▶ _AIM OF THE TASK_: Reproduce every line of the records below word for word, but omit the pictures.

____ RECORD EXTRACTS

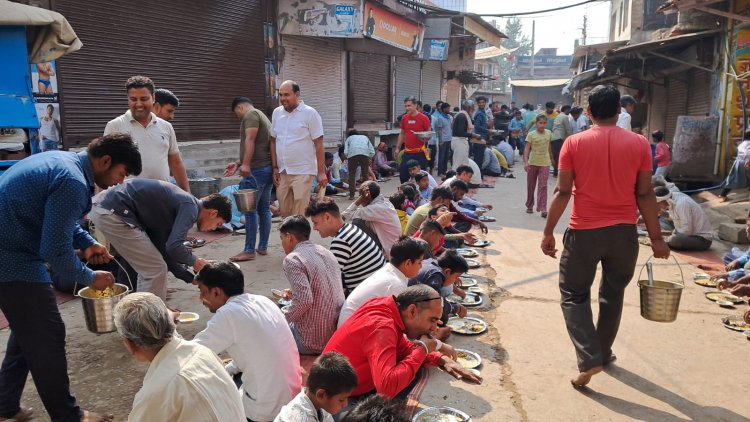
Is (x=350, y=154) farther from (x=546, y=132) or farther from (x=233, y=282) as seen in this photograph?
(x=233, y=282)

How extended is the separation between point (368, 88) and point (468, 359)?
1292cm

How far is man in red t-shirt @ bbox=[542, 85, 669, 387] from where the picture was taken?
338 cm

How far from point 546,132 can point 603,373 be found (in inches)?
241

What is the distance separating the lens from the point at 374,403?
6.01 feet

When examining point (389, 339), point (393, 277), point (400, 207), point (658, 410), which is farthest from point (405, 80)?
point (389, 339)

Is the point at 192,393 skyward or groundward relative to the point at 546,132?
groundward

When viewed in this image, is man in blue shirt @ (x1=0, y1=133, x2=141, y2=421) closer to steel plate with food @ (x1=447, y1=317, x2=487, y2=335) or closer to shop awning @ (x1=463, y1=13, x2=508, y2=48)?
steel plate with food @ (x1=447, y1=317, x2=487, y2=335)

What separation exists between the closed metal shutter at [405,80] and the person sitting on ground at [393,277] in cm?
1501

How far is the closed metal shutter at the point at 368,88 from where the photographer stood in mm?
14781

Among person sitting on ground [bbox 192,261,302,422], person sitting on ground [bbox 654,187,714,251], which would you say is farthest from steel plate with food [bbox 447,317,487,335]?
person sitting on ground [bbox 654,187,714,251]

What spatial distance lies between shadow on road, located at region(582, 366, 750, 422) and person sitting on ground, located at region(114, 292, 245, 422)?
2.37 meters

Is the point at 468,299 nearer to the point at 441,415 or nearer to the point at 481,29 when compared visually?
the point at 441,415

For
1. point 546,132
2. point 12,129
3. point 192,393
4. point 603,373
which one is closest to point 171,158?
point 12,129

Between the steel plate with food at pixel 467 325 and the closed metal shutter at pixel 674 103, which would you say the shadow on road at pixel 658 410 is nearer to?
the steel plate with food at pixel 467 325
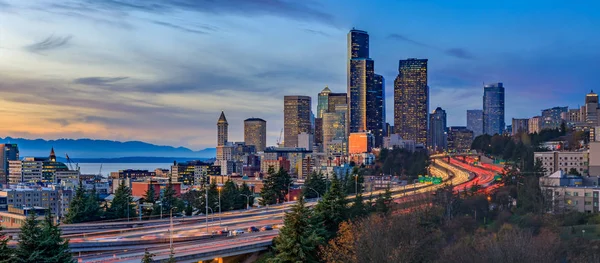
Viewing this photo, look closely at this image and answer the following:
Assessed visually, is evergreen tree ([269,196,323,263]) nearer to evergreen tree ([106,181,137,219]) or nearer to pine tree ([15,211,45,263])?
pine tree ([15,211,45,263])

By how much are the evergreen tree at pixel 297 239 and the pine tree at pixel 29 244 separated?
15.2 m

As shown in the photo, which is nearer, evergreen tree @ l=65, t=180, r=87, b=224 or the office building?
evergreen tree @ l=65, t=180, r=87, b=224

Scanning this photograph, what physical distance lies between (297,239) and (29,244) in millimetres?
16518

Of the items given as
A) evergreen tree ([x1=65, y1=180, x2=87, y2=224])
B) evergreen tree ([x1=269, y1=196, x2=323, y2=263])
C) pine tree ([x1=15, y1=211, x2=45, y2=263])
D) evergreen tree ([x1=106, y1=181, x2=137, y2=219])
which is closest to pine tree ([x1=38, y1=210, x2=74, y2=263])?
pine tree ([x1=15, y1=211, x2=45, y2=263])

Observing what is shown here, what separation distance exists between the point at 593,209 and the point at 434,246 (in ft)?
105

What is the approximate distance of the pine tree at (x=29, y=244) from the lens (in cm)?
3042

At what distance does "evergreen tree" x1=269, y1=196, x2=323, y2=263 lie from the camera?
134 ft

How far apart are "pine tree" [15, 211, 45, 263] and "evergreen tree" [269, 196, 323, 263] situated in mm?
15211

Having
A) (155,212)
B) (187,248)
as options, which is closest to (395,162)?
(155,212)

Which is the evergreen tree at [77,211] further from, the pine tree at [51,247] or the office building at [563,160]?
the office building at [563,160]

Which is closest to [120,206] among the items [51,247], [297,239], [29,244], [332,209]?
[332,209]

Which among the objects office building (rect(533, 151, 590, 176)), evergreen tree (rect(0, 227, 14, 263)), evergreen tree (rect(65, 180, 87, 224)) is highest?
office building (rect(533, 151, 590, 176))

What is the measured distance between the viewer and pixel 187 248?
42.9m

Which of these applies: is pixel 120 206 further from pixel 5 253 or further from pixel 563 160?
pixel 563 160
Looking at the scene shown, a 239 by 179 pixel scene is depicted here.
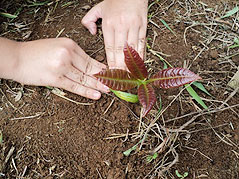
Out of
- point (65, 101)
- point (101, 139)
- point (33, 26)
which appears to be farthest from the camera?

________

▶ _OUTPUT_:
Is (x=350, y=154) farther from (x=546, y=132) or farther from (x=233, y=282) as seen in this photograph?
(x=233, y=282)

How extended is the separation between point (368, 88) and point (468, 359)?
1292cm

How far is man in red t-shirt @ bbox=[542, 85, 669, 387] from where the picture was taken?
338 cm

How far from point 546,132 can point 603,373 be found (in inches)?
241

What is the distance separating the lens from the point at 374,403?
6.01 feet

When examining point (389, 339), point (393, 277), point (400, 207), point (658, 410), which is farthest from point (405, 80)?
point (389, 339)

Is the point at 192,393 skyward or groundward relative to the point at 546,132?
groundward

When viewed in this image, is man in blue shirt @ (x1=0, y1=133, x2=141, y2=421) closer to steel plate with food @ (x1=447, y1=317, x2=487, y2=335) or closer to shop awning @ (x1=463, y1=13, x2=508, y2=48)?
steel plate with food @ (x1=447, y1=317, x2=487, y2=335)

What separation exists between the closed metal shutter at [405,80] and the person sitting on ground at [393,277] in cm?
1501

How far is the closed metal shutter at the point at 368,88 from where the photographer stood in mm?
14781

Among person sitting on ground [bbox 192,261,302,422], person sitting on ground [bbox 654,187,714,251], which would you say is farthest from steel plate with food [bbox 447,317,487,335]?
person sitting on ground [bbox 654,187,714,251]

What spatial distance lies between shadow on road, located at region(582, 366, 750, 422) and person sitting on ground, located at region(114, 292, 245, 422)?
2.37 meters

Is the point at 468,299 nearer to the point at 441,415 or nearer to the point at 481,29 when compared visually?
the point at 441,415

For
1. point 546,132
2. point 12,129
3. point 192,393
4. point 603,373
which one is closest to point 171,158?
point 12,129

Between the steel plate with food at pixel 467 325 and the closed metal shutter at pixel 674 103, which would you say the shadow on road at pixel 658 410 is nearer to?
the steel plate with food at pixel 467 325
Viewing this photo, look closely at this image and answer the following:
Assessed visually, is evergreen tree ([269,196,323,263]) nearer to evergreen tree ([106,181,137,219]) or nearer to pine tree ([15,211,45,263])?
pine tree ([15,211,45,263])

By how much are the evergreen tree at pixel 297 239 and the pine tree at pixel 29 244 separated?
15.2 m

As shown in the photo, which is nearer, evergreen tree @ l=65, t=180, r=87, b=224 or the office building?
evergreen tree @ l=65, t=180, r=87, b=224

Scanning this photograph, what physical distance lies between (297,239) and (29,244) in millimetres?
16518

Of the items given as
A) evergreen tree ([x1=65, y1=180, x2=87, y2=224])
B) evergreen tree ([x1=269, y1=196, x2=323, y2=263])
C) pine tree ([x1=15, y1=211, x2=45, y2=263])
D) evergreen tree ([x1=106, y1=181, x2=137, y2=219])
which is closest to pine tree ([x1=38, y1=210, x2=74, y2=263])?
pine tree ([x1=15, y1=211, x2=45, y2=263])

Observing what is shown here, what separation distance exists between the point at 593,209 and the point at 434,246 (in ft)?
105

What is the approximate distance of the pine tree at (x=29, y=244) from the lens (in cm)?
3042

At what distance does "evergreen tree" x1=269, y1=196, x2=323, y2=263 lie from the camera?
134 ft

How far apart are "pine tree" [15, 211, 45, 263] and "evergreen tree" [269, 196, 323, 263] situated in mm?
15211

Having
A) (155,212)
B) (187,248)
as options, which is closest to (395,162)?
(155,212)

Which is the evergreen tree at [77,211] further from, the pine tree at [51,247] or the office building at [563,160]?
the office building at [563,160]

Which is closest to [120,206] among the items [51,247], [297,239], [29,244], [332,209]?
[332,209]

Which among the objects office building (rect(533, 151, 590, 176)), evergreen tree (rect(0, 227, 14, 263)), evergreen tree (rect(65, 180, 87, 224)) is highest?
office building (rect(533, 151, 590, 176))

What is the measured distance between the viewer and pixel 187 248?
42.9m

Which of these applies: is pixel 120 206 further from pixel 5 253 or further from pixel 563 160?
pixel 563 160
Looking at the scene shown, a 239 by 179 pixel scene is depicted here.
Out of
- point (65, 101)
- point (101, 139)
- point (33, 26)
which appears to be farthest from the camera?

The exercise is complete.